§ PROVIDED PASSAGE:

═══

Clearly (based on Telebanc’s CEO’s own public statements), the applicants have plans to which they are committed enough to pronounce to Reuters, while presenting an entirely different plan, for CRA purposes, to the OTS and to the public on this proposal. This cannot be accepted, and is one of the disputes of fact to be clarified at the informal meeting that ICP has already timely requested, and is awaiting.

Currently, Telebanc claims it only has a CRA duty in Arlington County, Virginia, and that it can comply with CRA to simply purchasing mortgages. On Page 6 of the Plan, Telebanc states that in 1998, it purchased $668 million of loans in 1998. (There is no break down, even, of what percentage of these loans are in LMI communities). As of June 30, 1999, Telebanc had $1.6 billion in deposits. This, too, is unacceptable, as a matter of CRA and the purposes of the thrift charter.

The CRA Plan twice emphasizes that the bank is accessible to low- and moderate-income people by telephone. But note, inter alia, that Telebanc pitches mortgages (that is, credit products) to its Internet customers, and yet only discusses soliciting deposits from telephone customers. A purpose of the CRA is to reinvestment, including in LMI neighborhoods, in the communities from which the bank draws deposits. There is no showing that Telebanc does and would do this -- there is no connection shown between the loans Telebanc buys and the communities from which it draws deposits, no break down given for LMI loans, nothing. Finally, Telebanc has now publicly propounded its intention to directly make loans, rendering moot (and disingenuous) the June 1999 CRA Plans argument that it should be considered a wholesale bank, and that this skimpy CRA plan is appropriate, on this proposed acquisition.

═══

§ DATA SHOWN:
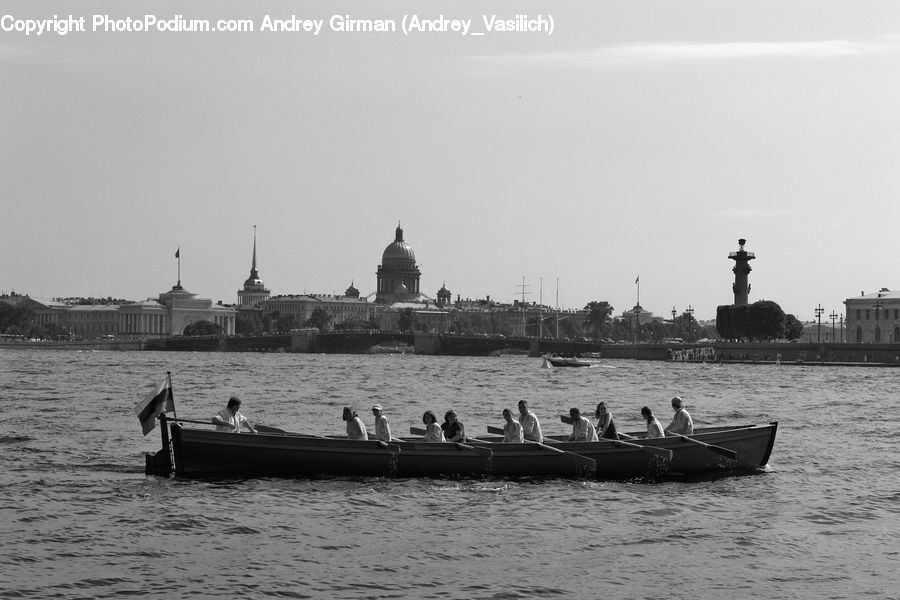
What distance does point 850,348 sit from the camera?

═══

§ TASKS TO CARRY OUT:
**A)** Please answer these from the passage on Telebanc's CRA plan, one line each:
(i) In which county does Telebanc claim it has its only CRA duty?
(ii) What amount of deposits did Telebanc have as of June 30, 1999?
(iii) Through what means does the CRA Plan twice say the bank is accessible to low- and moderate-income people?
**B)** Carry the passage on Telebanc's CRA plan forward, starting right after its final sentence.

§ ANSWERS GIVEN:
**A)**
(i) Arlington County, Virginia
(ii) $1.6 billion
(iii) By telephone

**B)**
Telebanc’s CEO’s above-quoted statements to Reuters also bring into starker relief the “gun jumping” concerns that ICP raised in its July 12 comment. See supra: “it has already begun to reap the benefits of belonging to a broker with more than a million customers, Caplan said. After running a recent promotional campaign mostly directed at E*Trade’s individual investors, the bank opened about 2,000 accounts within the first two week in June, said Caplan. ‘It’s a tremendous cross-sell opportunity,’ he said.” It is difficult to understand how Telebanc claims to be already “reaping the benefits of belonging to a broker” -- when it does not yet belong to a broker, and cannot do so unless and until it receives the required prior regulatory approval. E*TRADE appears to believe that to acquire a savings bank is an entitlement, and that regulatory approval is automatic, no matter how skimpy (and counter-factual) a CRA plan is submitted.

ICP expected that E*TRADE and/or Telebanc would by now have submitted a response to ICP’s July 12 protest and hearing request. But they have not. This further militates for an extension of the comment period, and for the convening of the informal meeting ICP has already timely requested, under the OTS’ Regulations.

The informal meeting should now be convened (ICP requests that it be held at the OTS’ Northeast Region office in Jersey City, N.J., as the OTS has agreed to do on Conseco / Green Tree’s application -- note that Telebanc (and E*TRADE) advertise extensively in New York/New Jersey, including with radio spots emphasizing that Telebanc is FDIC insured). On the current record, this application could not legitimately be approved.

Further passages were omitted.